Work samples


Year 9


Research inquiry: Interconnections

Summary of task

Students were required to select one product that is purchased by their household and investigate how the production and demand for this product creates networks of trade and economic interdependence at and across different scales. The inquiry took place over four weeks during class time and students were asked to present their findings in a written report. Students were given the following questions to help them with their inquiry:

  • Where is the product produced and/or manufactured?
  • What is the supply chain for the product?
  • What is the spatial distribution of production and consumption?
  • How does the product connect places?

Students were asked to design and investigate a further research question based on what they had learned.

Achievement standard

By the end of Year 9, students explain how geographical processes change the characteristics of places. They analyse interconnections between people, places and environments and explain how these interconnections influence people, and change places and environments. They predict changes in the characteristics of places over time and identify the possible implications of change for the future. Students analyse alternative strategies to a geographical challenge using environmental, social and economic criteria.

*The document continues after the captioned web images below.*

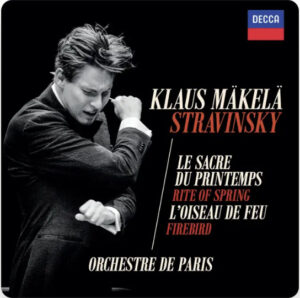 ストラヴィンスキー『春の祭典』・『火の鳥』　クラウス・マケラ／パリ管弦楽団(2022年)
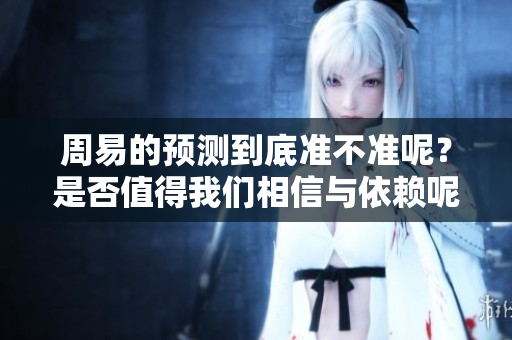 周易的预测到底准不准呢？是否值得我们相信与依赖呢？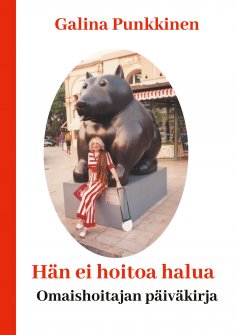 ebook: Hän ei hoitoa halua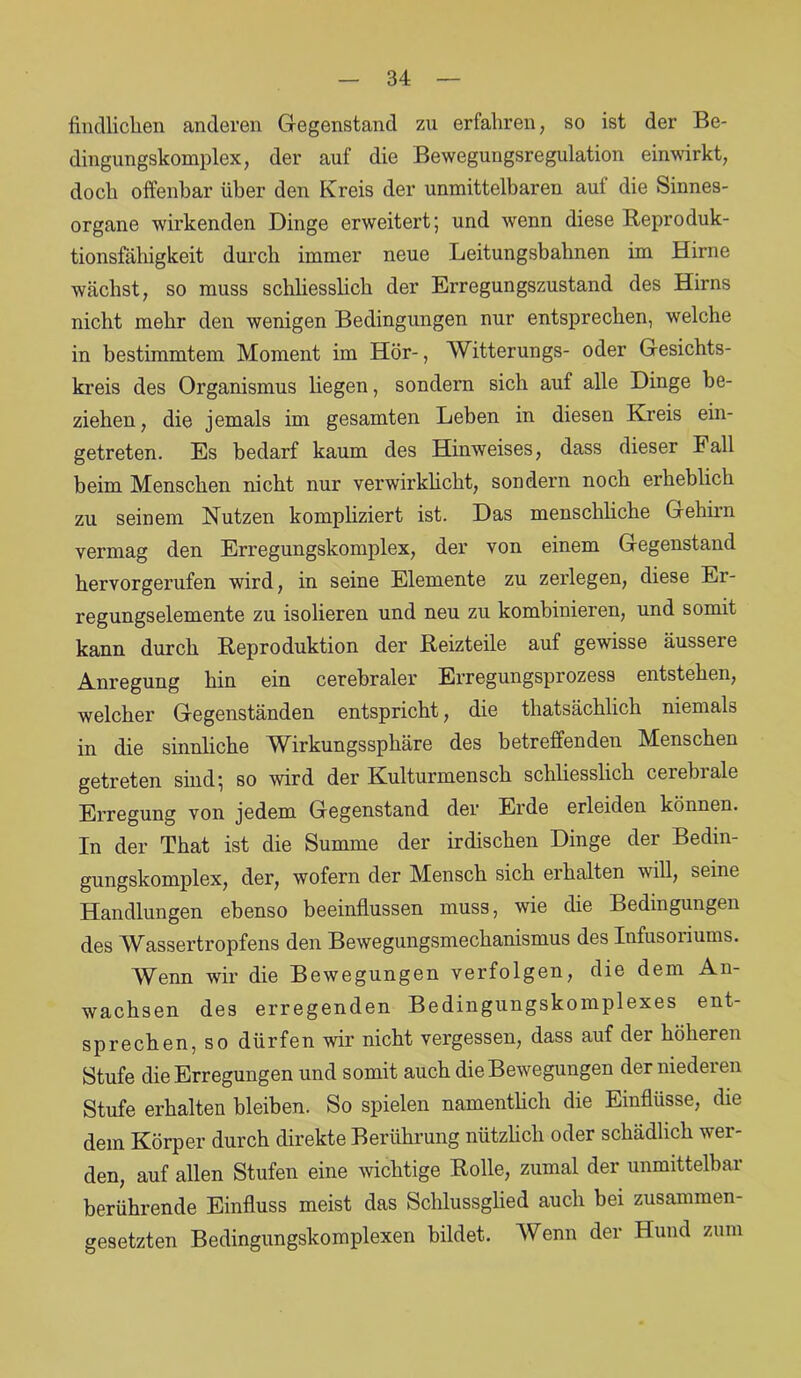 findliclien anderen Gegenstand zu erfahren, so ist der Be- dingungskomplex, der auf die Bewegungsregulation einwirkt, doch offenbar über den Kreis der unmittelbaren auf die Sinnes- organe wirkenden Dinge erweitert; und wenn diese Reproduk- tionsfähigkeit durch immer neue Leitungsbabnen im Hirne wächst, so muss schliesslich der Erregungszustand des Hirns nicht mehr den wenigen Bedingungen nur entsprechen, welche in bestimmtem Moment im Hör-, Witterungs- oder Gesichts- kreis des Organismus liegen, sondern sich auf alle Dinge be- ziehen , die jemals im gesamten Leben in diesen Kreis ein- getreten. Es bedarf kaum des Hinweises, dass dieser Fall beim Menschen nicht nur verwirklicht, sondern noch erheblich zu seinem Nutzen kompliziert ist. Das menschliche Gehirn vermag den Erregungskomplex, der von einem Gegenstand hervorgerufen wird, in seine Elemente zu zerlegen, diese Er- regungselemente zu isolieren und neu zu kombinieren, und somit kann durch Reproduktion der Reizteile auf gewisse äussere Anregung hin ein cerebraler Erregungsprozess entstehen, welcher Gegenständen entspricht, die thatsächlich niemals in die sinnliche Wirkungssphäre des betreffenden Menschen getreten sind; so wird der Kulturmensch schliesslich cerebrale Erregung von jedem Gegenstand der Erde erleiden können. In der That ist die Summe der irdischen Dinge der Bedin- gungskomplex, der, wofern der Mensch sich erhalten will, seine Handlungen ebenso beeinflussen muss, wie die Bedingungen des Wassertropfens den Bewegungsmechanismus des Infusoriums. Wenn wir die Bewegungen verfolgen, die dem An- wachsen des erregenden Bedingungskomplexes ent- sprechen, so dürfen wir nicht vergessen, dass auf der höheren Stufe die Erregungen und somit auch die Bewegungen der niederen Stufe erhalten bleiben. So spielen namentlich die Einflüsse, die dem Körper durch direkte Berührung nützlich oder schädlich wer- den, auf allen Stufen eine wichtige Rolle, zumal der unmittelbar berührende Einfluss meist das Schlussglied auch bei zusammen- gesetzten Bedingungskomplexen bildet. Wenn der Hund zum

Students use initial research to identify geographically significant questions to frame an inquiry. They evaluate a range of primary and secondary sources to select and collect relevant and reliable geographical information and data. They record and represent multi-variable data in a range of appropriate digital and non-digital forms, including a range of maps that comply with cartographic conventions. They use a range of methods and digital technologies to interpret and analyse maps, data and other information to propose explanations for patterns, trends, relationships and anomalies across time and space, and to predict outcomes. Students synthesise data and information to draw reasoned conclusions. They present findings, arguments and explanations using relevant geographical terminology and digital representations in a range of appropriate communication forms. Students propose action in response to a geographical challenge, taking account of environmental, economic and social factors, and predict the outcomes and consequences of their proposal.